## Task details
The expected result is the run of lines from the one containing "kingdom: Animalia" to the end of the listing, copied exactly.

## Task inputs
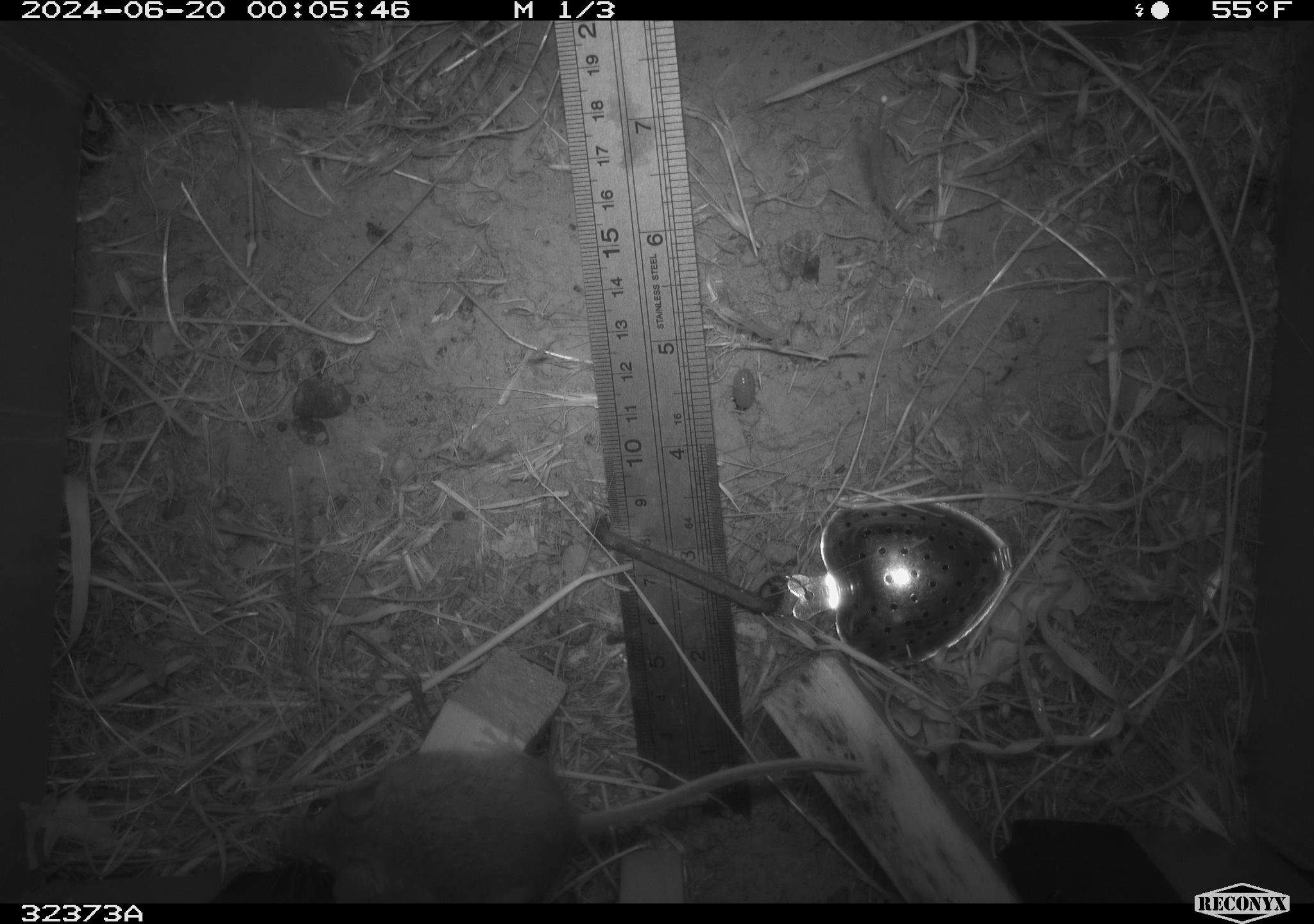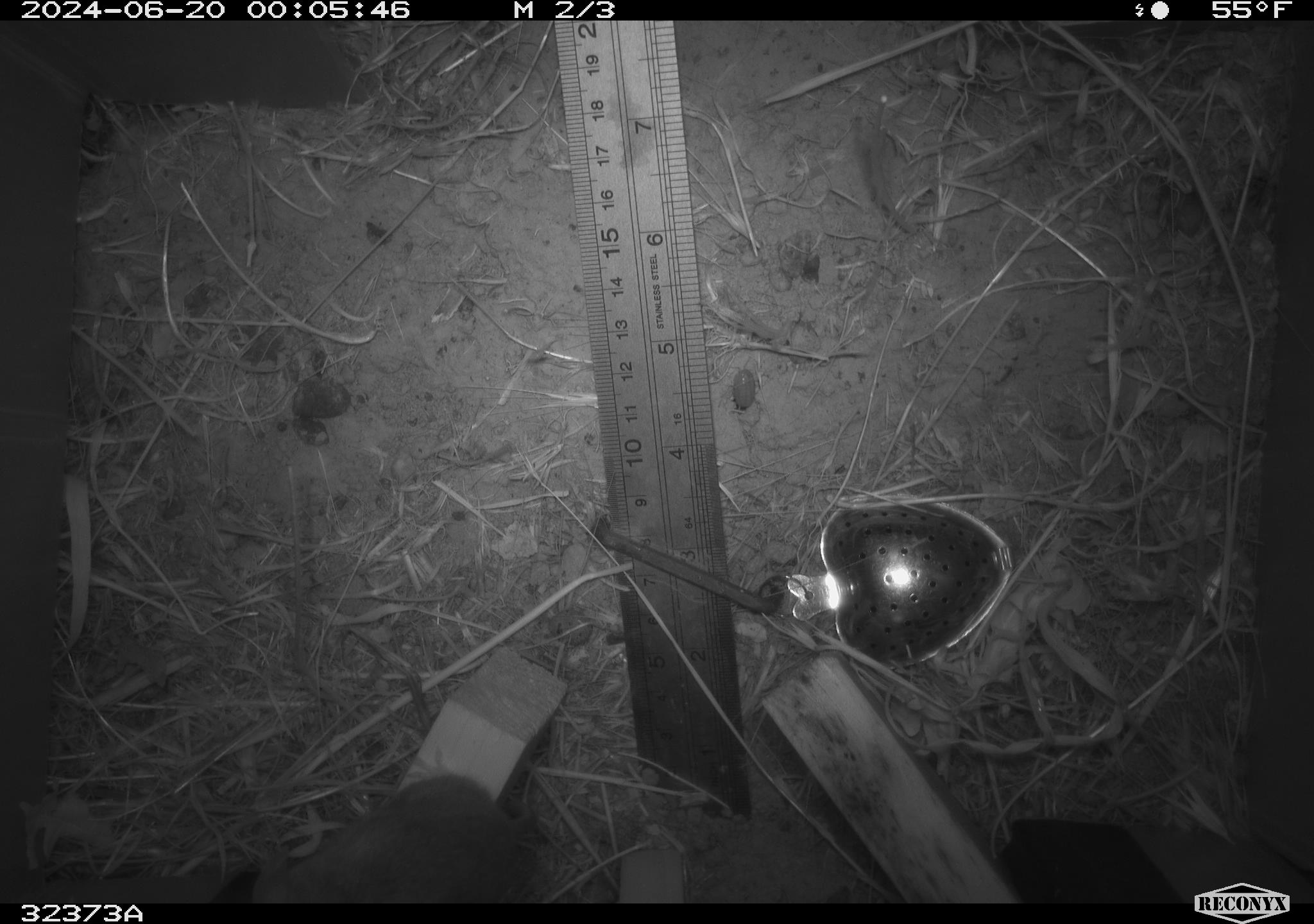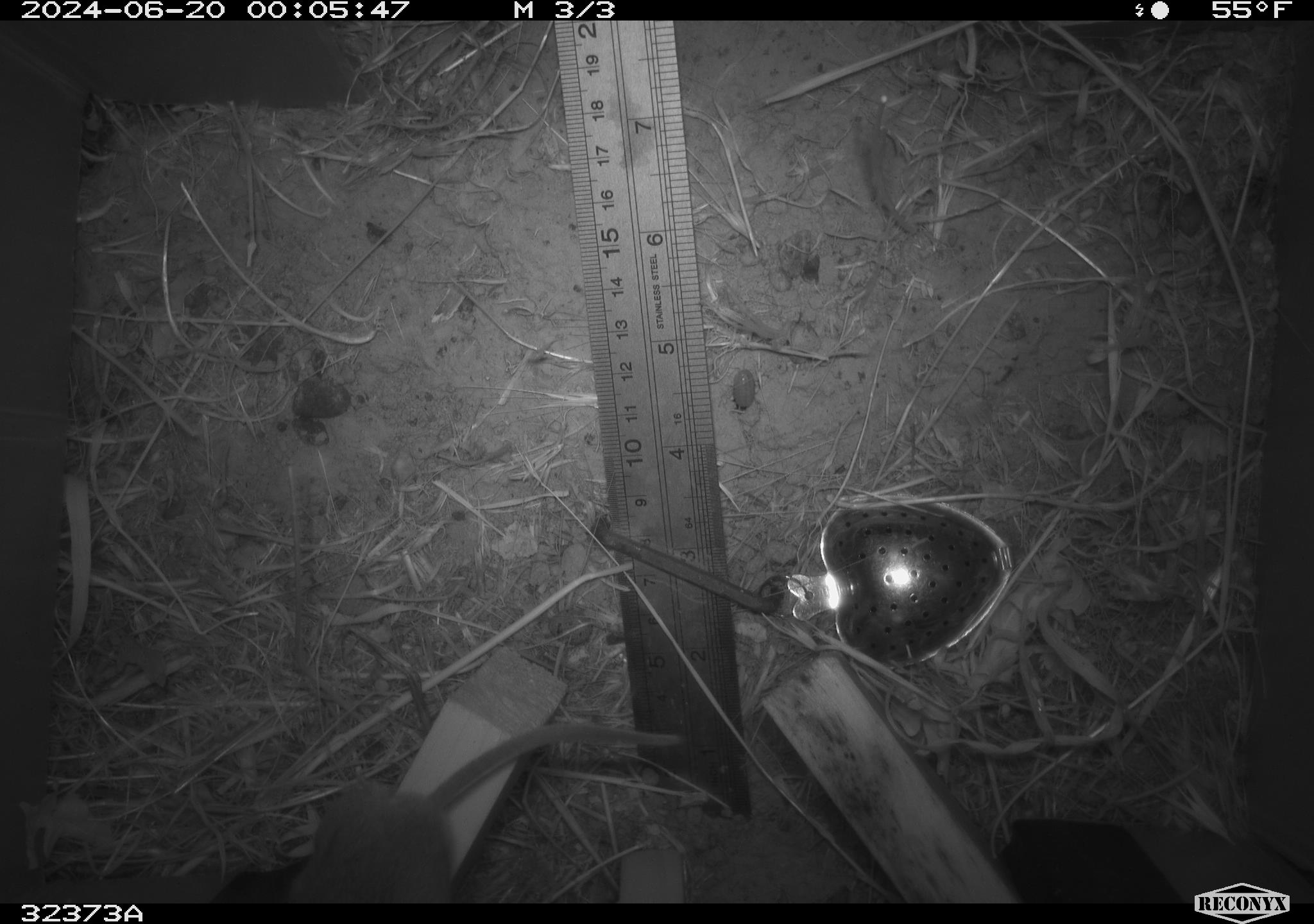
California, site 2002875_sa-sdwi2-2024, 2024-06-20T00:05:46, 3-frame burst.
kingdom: Animalia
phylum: Chordata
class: Mammalia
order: Rodentia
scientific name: Rodentia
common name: mouse species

## Exercise solution
kingdom: Animalia
phylum: Chordata
class: Mammalia
order: Rodentia
scientific name: Rodentia
common name: mouse species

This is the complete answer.